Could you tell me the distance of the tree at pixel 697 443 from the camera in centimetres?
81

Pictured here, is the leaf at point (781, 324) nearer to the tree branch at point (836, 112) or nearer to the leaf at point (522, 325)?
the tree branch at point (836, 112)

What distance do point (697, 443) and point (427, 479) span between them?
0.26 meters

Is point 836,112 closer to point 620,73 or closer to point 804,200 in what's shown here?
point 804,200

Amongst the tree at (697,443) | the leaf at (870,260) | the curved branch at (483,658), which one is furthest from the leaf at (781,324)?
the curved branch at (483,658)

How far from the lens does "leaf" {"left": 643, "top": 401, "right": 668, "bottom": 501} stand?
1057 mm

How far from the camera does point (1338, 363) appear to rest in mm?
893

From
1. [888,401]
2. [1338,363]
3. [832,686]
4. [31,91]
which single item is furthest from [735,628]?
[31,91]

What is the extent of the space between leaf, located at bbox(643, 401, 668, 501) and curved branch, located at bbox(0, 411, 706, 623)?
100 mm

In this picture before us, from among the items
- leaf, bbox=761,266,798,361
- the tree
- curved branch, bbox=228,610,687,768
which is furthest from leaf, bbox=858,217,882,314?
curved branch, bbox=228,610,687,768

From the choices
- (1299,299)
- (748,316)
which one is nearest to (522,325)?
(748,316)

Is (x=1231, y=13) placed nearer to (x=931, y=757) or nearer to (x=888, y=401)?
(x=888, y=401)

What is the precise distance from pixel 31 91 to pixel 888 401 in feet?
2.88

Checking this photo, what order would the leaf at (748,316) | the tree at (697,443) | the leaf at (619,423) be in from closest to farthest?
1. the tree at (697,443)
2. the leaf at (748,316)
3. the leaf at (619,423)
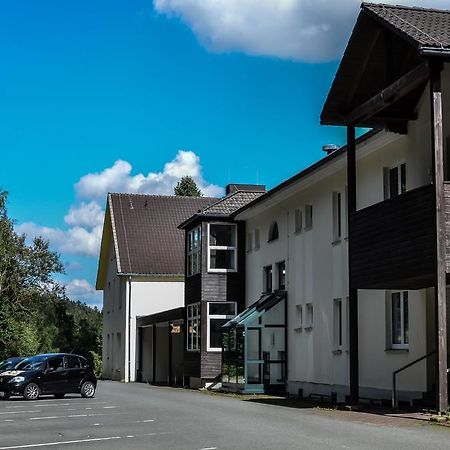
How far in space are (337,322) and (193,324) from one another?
40.6 feet

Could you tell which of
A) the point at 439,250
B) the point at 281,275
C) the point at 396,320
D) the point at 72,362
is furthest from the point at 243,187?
the point at 439,250

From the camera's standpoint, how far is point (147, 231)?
52.6 meters

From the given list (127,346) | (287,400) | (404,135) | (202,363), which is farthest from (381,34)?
(127,346)

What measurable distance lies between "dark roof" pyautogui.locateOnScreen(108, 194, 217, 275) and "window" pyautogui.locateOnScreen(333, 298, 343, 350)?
23.9m

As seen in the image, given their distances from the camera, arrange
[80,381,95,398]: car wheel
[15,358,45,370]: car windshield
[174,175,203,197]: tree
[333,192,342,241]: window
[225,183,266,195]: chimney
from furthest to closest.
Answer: [174,175,203,197]: tree → [225,183,266,195]: chimney → [80,381,95,398]: car wheel → [15,358,45,370]: car windshield → [333,192,342,241]: window

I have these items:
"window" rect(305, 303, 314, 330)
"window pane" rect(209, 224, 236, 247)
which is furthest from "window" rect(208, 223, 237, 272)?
"window" rect(305, 303, 314, 330)

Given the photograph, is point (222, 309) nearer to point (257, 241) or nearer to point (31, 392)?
point (257, 241)

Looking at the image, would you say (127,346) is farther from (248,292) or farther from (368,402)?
(368,402)

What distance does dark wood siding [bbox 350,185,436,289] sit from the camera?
680 inches

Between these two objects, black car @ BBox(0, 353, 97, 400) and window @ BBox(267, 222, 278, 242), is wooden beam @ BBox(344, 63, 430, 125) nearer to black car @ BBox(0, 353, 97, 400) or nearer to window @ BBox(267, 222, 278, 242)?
window @ BBox(267, 222, 278, 242)

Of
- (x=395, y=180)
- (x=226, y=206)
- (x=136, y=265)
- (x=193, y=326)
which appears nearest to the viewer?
(x=395, y=180)

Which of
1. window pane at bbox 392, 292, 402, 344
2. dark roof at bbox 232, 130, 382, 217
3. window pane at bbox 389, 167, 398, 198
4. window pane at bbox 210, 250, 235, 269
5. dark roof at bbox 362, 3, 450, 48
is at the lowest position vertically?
window pane at bbox 392, 292, 402, 344

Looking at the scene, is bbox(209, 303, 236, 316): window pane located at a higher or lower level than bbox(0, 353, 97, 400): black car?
higher

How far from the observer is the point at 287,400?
86.4ft
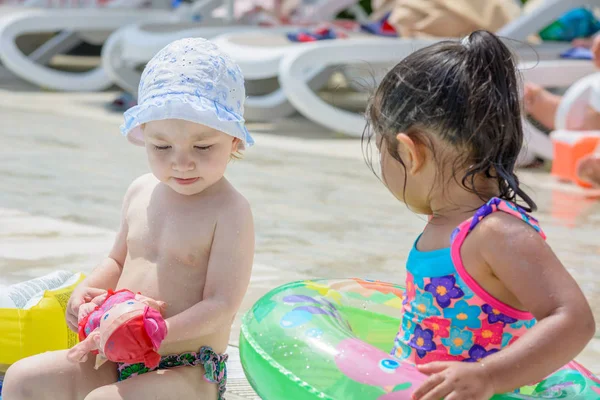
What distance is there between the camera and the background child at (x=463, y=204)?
1.85 meters

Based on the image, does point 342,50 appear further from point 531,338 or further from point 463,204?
point 531,338

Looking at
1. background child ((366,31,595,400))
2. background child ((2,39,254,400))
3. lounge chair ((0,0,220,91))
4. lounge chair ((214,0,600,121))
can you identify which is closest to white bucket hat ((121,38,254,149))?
background child ((2,39,254,400))

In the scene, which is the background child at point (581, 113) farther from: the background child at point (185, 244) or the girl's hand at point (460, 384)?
the girl's hand at point (460, 384)

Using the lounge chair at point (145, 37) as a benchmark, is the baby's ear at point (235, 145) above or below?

> EXERCISE INSTRUCTIONS: Write the listing above out again exactly, dropping each image.

> THE RESULT:
Could you tell me the distance of the tree at pixel 697 443 from the camera in centimetres?
81

Pictured here, is the leaf at point (781, 324) nearer to the tree branch at point (836, 112) or nearer to the leaf at point (522, 325)?
the tree branch at point (836, 112)

What distance do point (697, 443) and point (427, 479) span between them?
0.26 meters

Is point 836,112 closer to point 620,73 or closer to point 804,200 in what's shown here?
point 804,200

Amongst the tree at (697,443) | the leaf at (870,260) | the curved branch at (483,658), which one is furthest from the leaf at (781,324)?
the curved branch at (483,658)

How far from the lens does "leaf" {"left": 643, "top": 401, "right": 668, "bottom": 501} stand?
1057 mm

How far from the camera does point (1338, 363) appear to rest in mm?
893

From
1. [888,401]
2. [1338,363]
3. [832,686]
4. [31,91]
which single item is furthest from [735,628]?
[31,91]

What is the extent of the space between leaf, located at bbox(643, 401, 668, 501) and curved branch, located at bbox(0, 411, 706, 623)?
100 mm

In this picture before us, from among the items
- leaf, bbox=761,266,798,361
- the tree
- curved branch, bbox=228,610,687,768
which is furthest from leaf, bbox=858,217,882,314?
curved branch, bbox=228,610,687,768

From the choices
- (1299,299)
- (748,316)
which one is nearest to (522,325)?
(748,316)

Is (x=1231, y=13) placed nearer to (x=931, y=757) or nearer to (x=888, y=401)?
(x=888, y=401)

What is the precise distance from pixel 31 91 to pixel 888 401 in feet?
2.88

Checking this photo, what order would the leaf at (748,316) | the tree at (697,443) | the leaf at (619,423) be in from closest to farthest?
1. the tree at (697,443)
2. the leaf at (748,316)
3. the leaf at (619,423)
How far in space are (337,322) and (193,324) from one another?
40.6 feet

Could you tell which of
A) the point at 439,250
B) the point at 281,275
C) the point at 396,320
D) the point at 72,362
is furthest from the point at 243,187?
the point at 439,250

From the camera's standpoint, how far is point (147, 231)?
52.6 meters

From the given list (127,346) | (287,400) | (404,135) | (202,363), which is farthest from (381,34)?
(127,346)

What measurable distance lies between "dark roof" pyautogui.locateOnScreen(108, 194, 217, 275) and "window" pyautogui.locateOnScreen(333, 298, 343, 350)?
23.9m

As seen in the image, given their distances from the camera, arrange
[80,381,95,398]: car wheel
[15,358,45,370]: car windshield
[174,175,203,197]: tree
[333,192,342,241]: window
[225,183,266,195]: chimney
from furthest to closest.
Answer: [174,175,203,197]: tree → [225,183,266,195]: chimney → [80,381,95,398]: car wheel → [15,358,45,370]: car windshield → [333,192,342,241]: window

I have these items:
"window" rect(305, 303, 314, 330)
"window pane" rect(209, 224, 236, 247)
which is furthest from "window" rect(208, 223, 237, 272)?
"window" rect(305, 303, 314, 330)

Given the photograph, is point (222, 309) nearer to point (257, 241) or nearer to point (31, 392)?
point (257, 241)

Looking at the image, would you say (127,346) is farther from (248,292) or farther from (368,402)?
(368,402)

What distance does dark wood siding [bbox 350,185,436,289] sit from the camera?
680 inches

Between these two objects, black car @ BBox(0, 353, 97, 400) and window @ BBox(267, 222, 278, 242), is wooden beam @ BBox(344, 63, 430, 125) nearer to black car @ BBox(0, 353, 97, 400) or nearer to window @ BBox(267, 222, 278, 242)?
window @ BBox(267, 222, 278, 242)

Of
- (x=395, y=180)
- (x=226, y=206)
- (x=136, y=265)
- (x=193, y=326)
which appears nearest to the viewer?
(x=395, y=180)

Which of
1. window pane at bbox 392, 292, 402, 344
2. dark roof at bbox 232, 130, 382, 217
3. window pane at bbox 389, 167, 398, 198
4. window pane at bbox 210, 250, 235, 269
5. dark roof at bbox 362, 3, 450, 48
is at the lowest position vertically?
window pane at bbox 392, 292, 402, 344

Looking at the scene, is bbox(209, 303, 236, 316): window pane located at a higher or lower level than bbox(0, 353, 97, 400): black car?
higher

How far from the observer is the point at 287,400?
86.4ft
What distance is there between the camera and the background child at (x=463, y=204)?
1.85 meters

Based on the image, does point 342,50 appear further from point 531,338 or further from point 463,204?
point 531,338

Looking at
1. background child ((366,31,595,400))
2. background child ((2,39,254,400))
3. lounge chair ((0,0,220,91))
4. lounge chair ((214,0,600,121))
can you identify which is closest to white bucket hat ((121,38,254,149))?
background child ((2,39,254,400))

In the scene, which is the background child at point (581, 113) farther from: the background child at point (185, 244) or the girl's hand at point (460, 384)?
the girl's hand at point (460, 384)

Using the lounge chair at point (145, 37) as a benchmark, is the baby's ear at point (235, 145) above or below?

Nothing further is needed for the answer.